> Work item: When you have gone through the entries below, state how many lines include the word "loci" and write nothing else.

> The input:
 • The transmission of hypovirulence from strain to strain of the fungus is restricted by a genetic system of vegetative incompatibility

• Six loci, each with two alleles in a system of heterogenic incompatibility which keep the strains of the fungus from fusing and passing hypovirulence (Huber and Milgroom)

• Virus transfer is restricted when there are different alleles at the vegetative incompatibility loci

---

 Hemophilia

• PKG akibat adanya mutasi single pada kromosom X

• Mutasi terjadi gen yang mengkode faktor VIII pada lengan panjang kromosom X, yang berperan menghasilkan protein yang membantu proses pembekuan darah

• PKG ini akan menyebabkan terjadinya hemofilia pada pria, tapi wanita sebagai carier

> Solution for this problem: 2